Friday, August 15, 2008

U.S.-Russia Tensions Evoke Cold War Imagery

Various commentators have evoked the U.S.-Soviet Cold War rivalry to characterize the heightening tensions between Washington and Moscow over Russia's invasion of Georgia.

I commented on the issue in my previous essay, "
The Neocons, Russia, and the Soviet Union," where I took issue with the left's attack on neoconservatives for allegedly provoking a a new "Cold War."

It turns out, however, that the mainstream media's picked up on the meme. This morning's Los Angeles Times ran a front-page article entitled, "
U.S.-Russia Tensions Heighten Over Georgia Conflict":

With Russia still defying U.S. demands to pull its troops from Georgia, the short, one-sided fight over two small mountain provinces widened Thursday into the sharpest exchanges yet between Washington and Moscow, threatening to unravel the post-Cold War consensus between them.

As Washington dispatched humanitarian relief, but no military aid, to its Georgian allies, Defense Secretary Robert M. Gates warned that unless Russian forces relented from their incursion into Georgia, "the U.S.-Russian relationship could be adversely affected for years to come."
Saturday's New York Times has also joined the chorus:

“The cold war is over,” President Bush declared Friday, but a new era of enmity between the United States and Russia has emerged nevertheless. It may not be as tense as the nuclear standoff with the Soviet Union, for now, but it could become as strained.
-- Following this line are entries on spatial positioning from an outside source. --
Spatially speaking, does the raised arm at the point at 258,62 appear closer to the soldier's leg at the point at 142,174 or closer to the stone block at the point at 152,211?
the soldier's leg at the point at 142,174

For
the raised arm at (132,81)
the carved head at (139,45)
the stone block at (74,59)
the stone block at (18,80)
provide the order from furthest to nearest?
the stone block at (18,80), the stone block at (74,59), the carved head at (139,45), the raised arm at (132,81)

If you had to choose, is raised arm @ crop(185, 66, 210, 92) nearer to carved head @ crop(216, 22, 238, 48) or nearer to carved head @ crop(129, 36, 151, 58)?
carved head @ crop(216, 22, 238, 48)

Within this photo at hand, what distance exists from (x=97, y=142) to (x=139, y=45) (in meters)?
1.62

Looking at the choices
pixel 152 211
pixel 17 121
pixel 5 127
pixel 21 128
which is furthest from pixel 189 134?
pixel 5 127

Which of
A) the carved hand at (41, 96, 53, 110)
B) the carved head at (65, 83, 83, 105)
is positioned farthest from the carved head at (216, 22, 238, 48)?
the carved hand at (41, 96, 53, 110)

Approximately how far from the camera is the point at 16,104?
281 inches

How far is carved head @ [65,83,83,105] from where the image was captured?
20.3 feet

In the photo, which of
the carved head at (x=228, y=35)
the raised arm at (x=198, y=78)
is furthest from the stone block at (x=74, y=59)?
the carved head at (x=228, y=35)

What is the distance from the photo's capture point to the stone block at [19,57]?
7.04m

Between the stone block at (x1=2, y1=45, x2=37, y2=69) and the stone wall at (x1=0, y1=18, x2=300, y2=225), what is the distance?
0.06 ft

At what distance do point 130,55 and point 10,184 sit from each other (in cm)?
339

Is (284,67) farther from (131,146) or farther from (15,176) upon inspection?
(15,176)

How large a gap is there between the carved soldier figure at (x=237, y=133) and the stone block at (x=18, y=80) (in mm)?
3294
Russia’s military offensive into Georgia has shattered, perhaps irrevocably, the strategy of three successive presidential administrations to coax Russia into alliance with the West and integration into its institutions.

From Russia’s point of view, those efforts were never truly sincere or respectful of its own legitimate political and security interests. Those interests, it is now clear, are at odds with those of Europe and the United States.

As much as Mr. Bush has argued that the old characterizations of the cold war are no longer germane, he drew a new line at the White House on Friday morning between countries free and not free, and bluntly put Russia on the other side of it.

“With its actions in recent days Russia has damaged its credibility and its relations with the nations of the free world,” Mr. Bush said in his fourth stern statement on the conflict in five days, and the strongest to date. “Bullying and intimidation are not acceptable ways to conduct foreign policy in the 21st century.”

Tensions are manifest already, and both sides have done their part to inflame them. The flare-up over an obscure territorial dispute in the Caucasus, one barely known to most Americans, has set off a series of tectonic shifts.

The United Nations Security Council has reverted to a cold-war-like stalemate, with American and Russian vetoes blocking meaningful action over Georgia and other issues. While the United States and Russia will continue to negotiate out of necessity, as the old superpowers did, cooperation and collaboration — however limited in the past few years — now appear even more remote over such issues as Iran’s nuclear program.

The Russian offensive — the first outside its territory since the collapse of the Soviet Union in 1991 — has crystallized a realignment already taking place in Central and Eastern Europe, where the new members of NATO and the European Union have warned of the threat posed by a resurgent Russia. And it is already forcing a reassessment of American strategy toward Russia, as Secretary of Defense Robert M. Gates said on Thursday.

The United States and Poland, which spent months negotiating the basing of American antimissile interceptors on its territory, quickly completed the deal in the wake of Russia’s offensive. The administration dropped its opposition to sending Patriot missiles, which would defend the Polish site in case of any attack — presumably from Russia.
Poland's acceptance of the missile interceptor base triggered a bellicose response from Moscow, with Russian General Anatoly Nogovitsyn saying the U.S. deployment of missile defenses at the Russian perimeter marks a provocative esclation of tensions, threatening a Russian strike against the facilities.

This language is certainly reminiscent of earlier periods of U.S.-Soviet hostility, although a lot has changed in the nearly 20 years since the fall of the Berlin Wall: Russia no longer controls the East Bloc alliance. Moscow has been accepted into international institutions such as the G-8 grouping of leading economic powers. And the driving ideology of all-encompassing Marxist-Leninist global expansion no longer finds its home in the Kremlin.

While a new Cold War is unlikely, the ongoing crisis in the Caucasus does herald a return to multipolar military competition in the inter-state system, with Moscow's actions this last week reviving legitimate historical analogies
to Russia's history of imperialist domination of the near abroad in Eastern Europe and South Asia.

The stakes are certainly high, for continued advances of Russian capabilities beyond Georgia could impinge on American assets and interests to the Persian Gulf region and beyond. But until we see some formation of contrasting alliance blocs with rigid commitments to the two major poles of a renewed bipolar system of world power, talk of a new "Cold War" is premature.